DATA SECTION Block Start

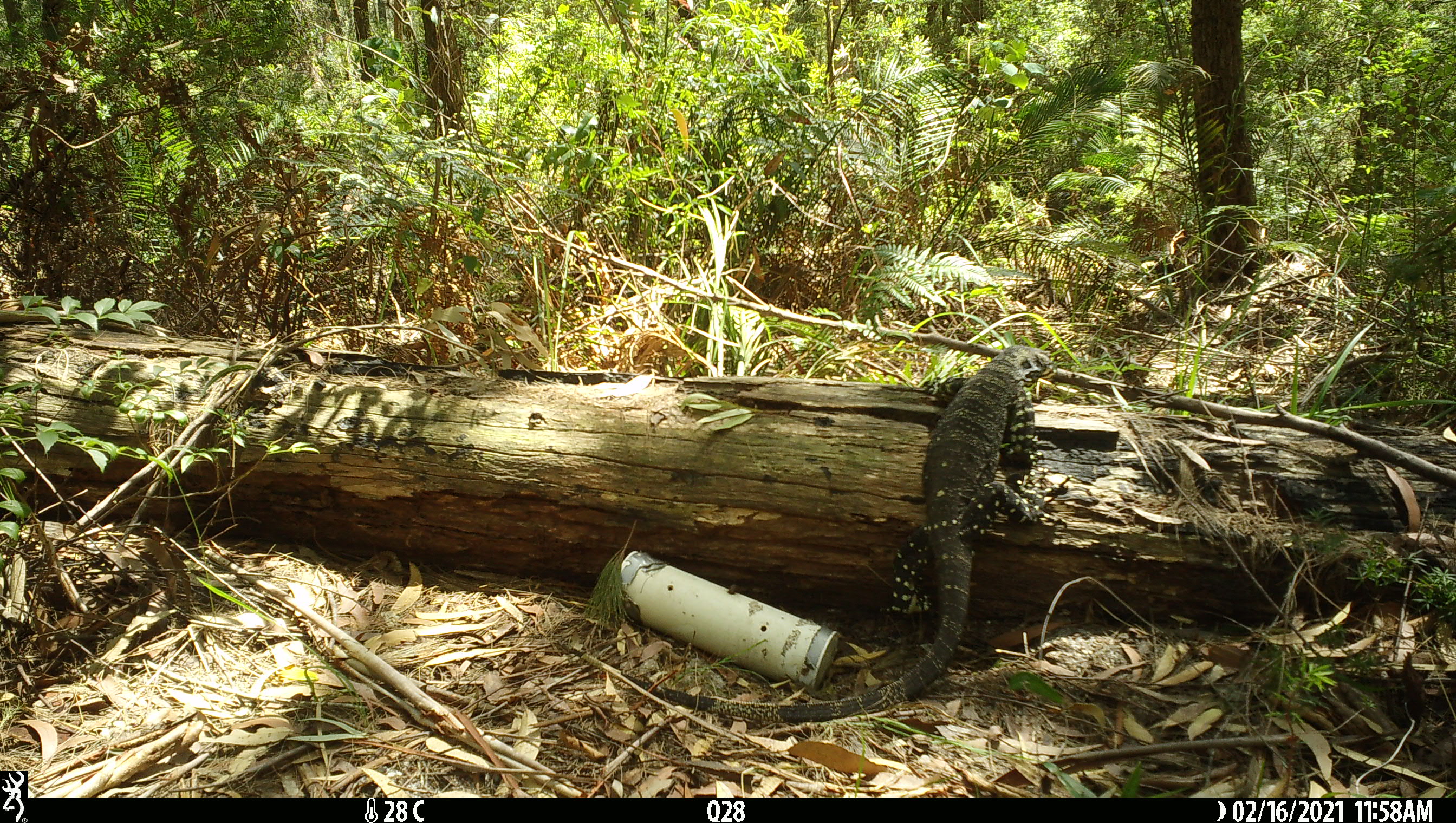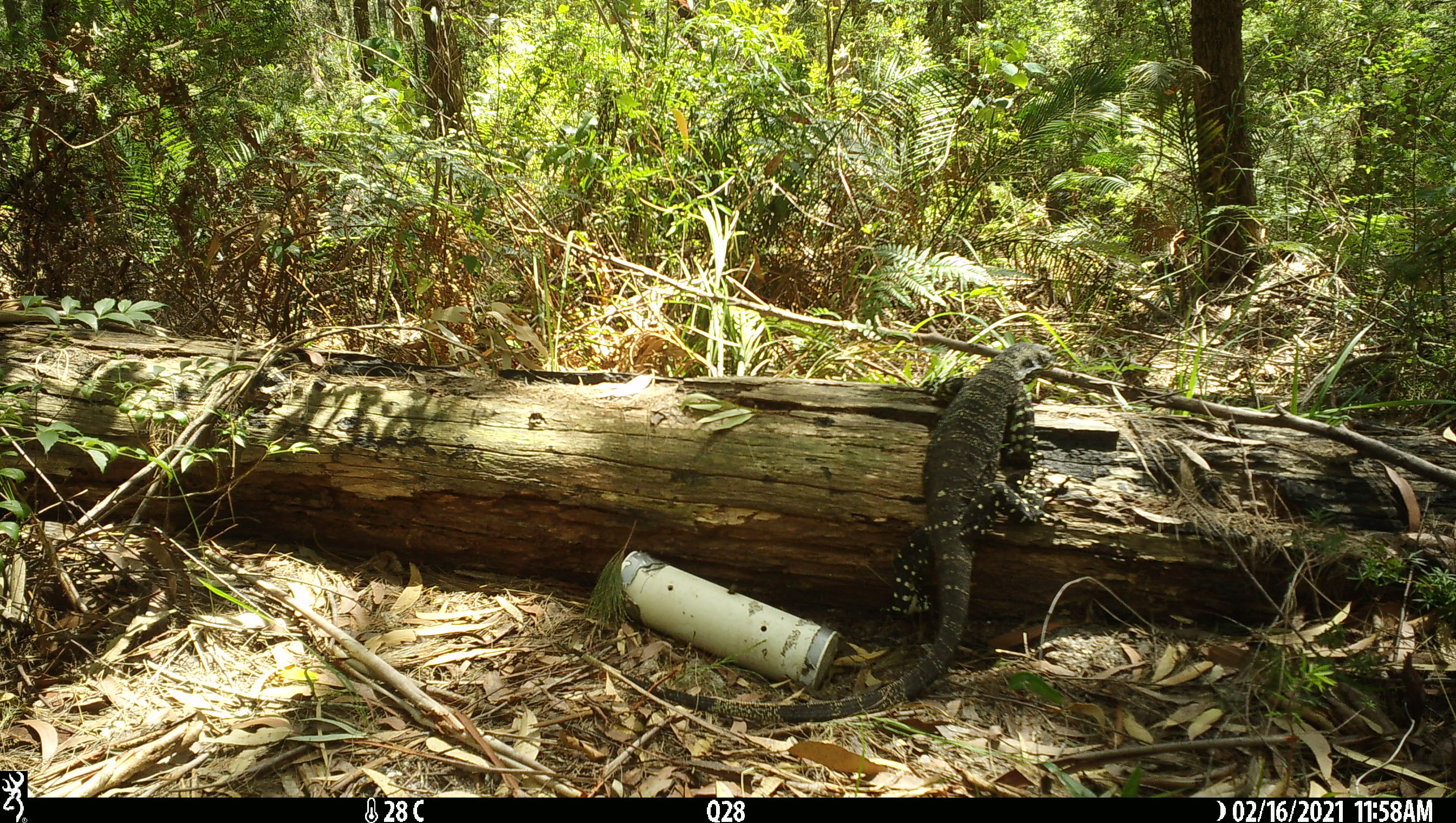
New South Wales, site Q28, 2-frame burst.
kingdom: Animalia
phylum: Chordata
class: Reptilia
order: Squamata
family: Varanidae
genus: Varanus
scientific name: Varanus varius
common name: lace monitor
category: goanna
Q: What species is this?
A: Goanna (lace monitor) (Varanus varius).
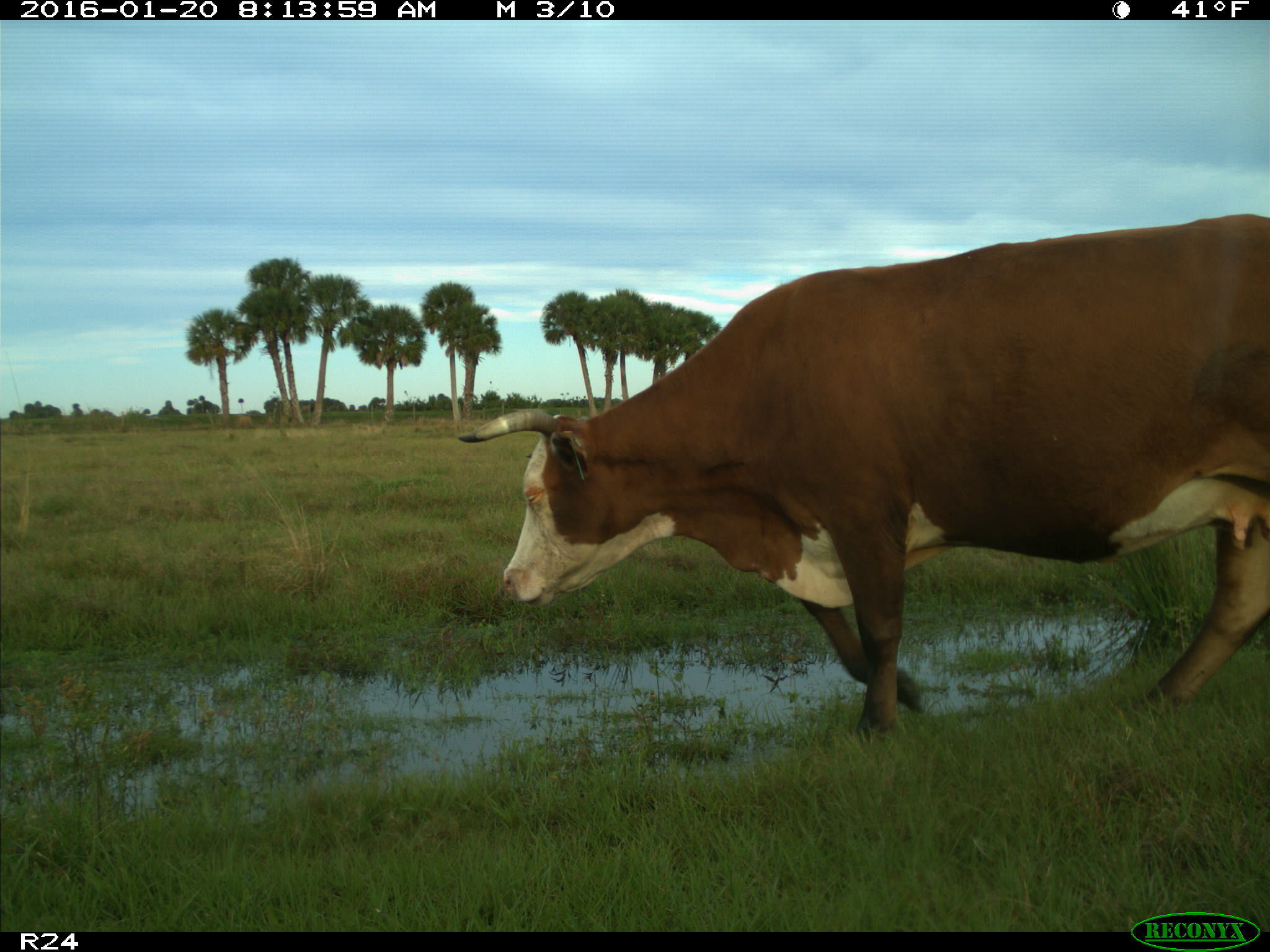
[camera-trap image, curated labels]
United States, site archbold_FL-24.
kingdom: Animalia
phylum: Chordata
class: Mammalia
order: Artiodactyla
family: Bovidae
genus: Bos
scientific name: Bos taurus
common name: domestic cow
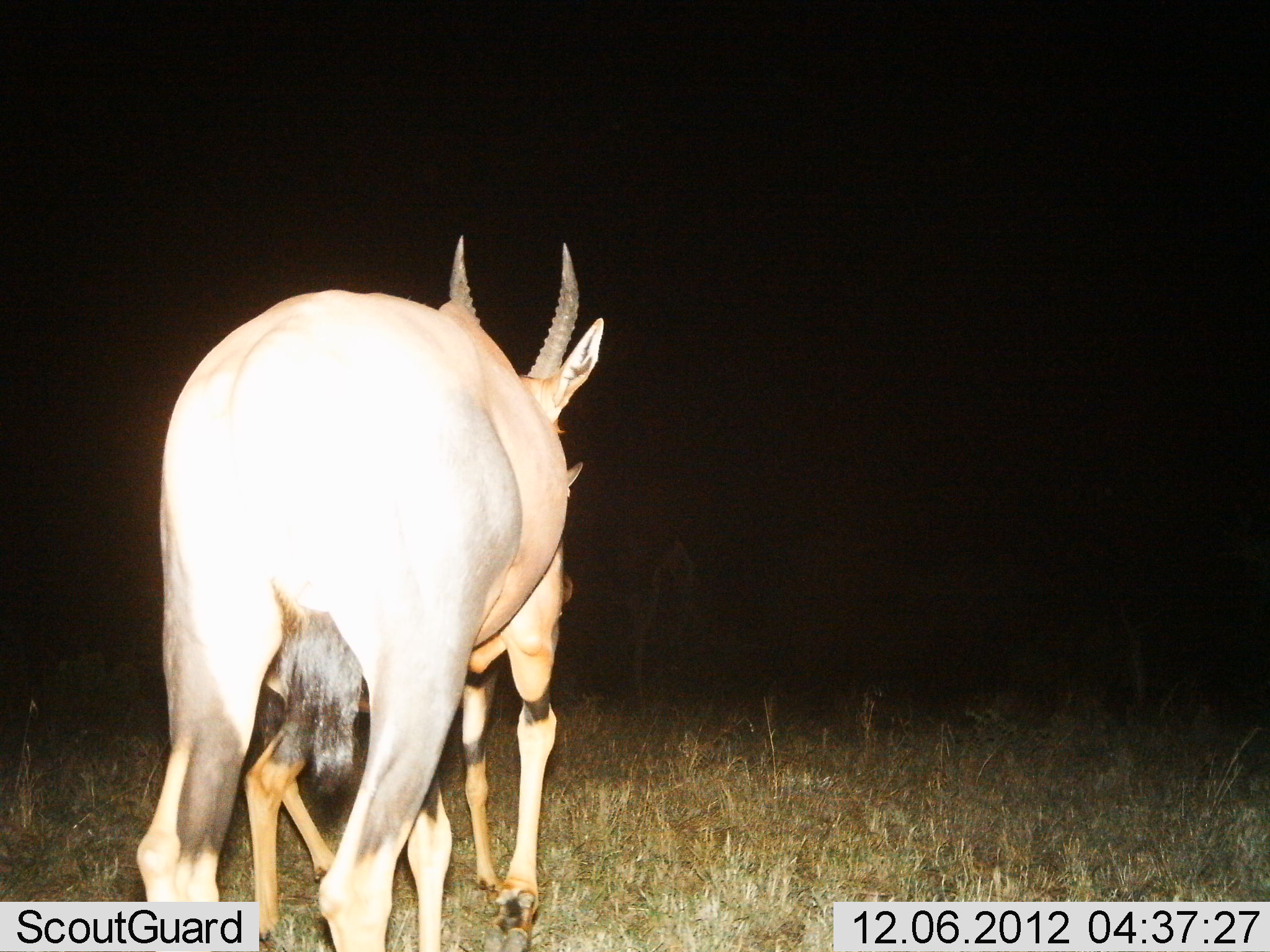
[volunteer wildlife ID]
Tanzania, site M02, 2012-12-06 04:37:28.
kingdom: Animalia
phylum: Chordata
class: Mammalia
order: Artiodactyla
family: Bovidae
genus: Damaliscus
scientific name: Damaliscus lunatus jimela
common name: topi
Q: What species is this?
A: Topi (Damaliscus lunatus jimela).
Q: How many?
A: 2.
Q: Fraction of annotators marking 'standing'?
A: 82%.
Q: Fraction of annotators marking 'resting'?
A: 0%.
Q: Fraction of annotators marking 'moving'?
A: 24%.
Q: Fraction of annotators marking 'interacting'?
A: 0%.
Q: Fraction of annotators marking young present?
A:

DATA SECTION Block End

Put down exactly the lines of the data above that run from its first line through the line bearing "A: Goanna (lace monitor) (Varanus varius).", and no pictures.

*WRITTEN RESPONSE:*
New South Wales, site Q28, 2-frame burst.
kingdom: Animalia
phylum: Chordata
class: Reptilia
order: Squamata
family: Varanidae
genus: Varanus
scientific name: Varanus varius
common name: lace monitor
category: goanna
Q: What species is this?
A: Goanna (lace monitor) (Varanus varius).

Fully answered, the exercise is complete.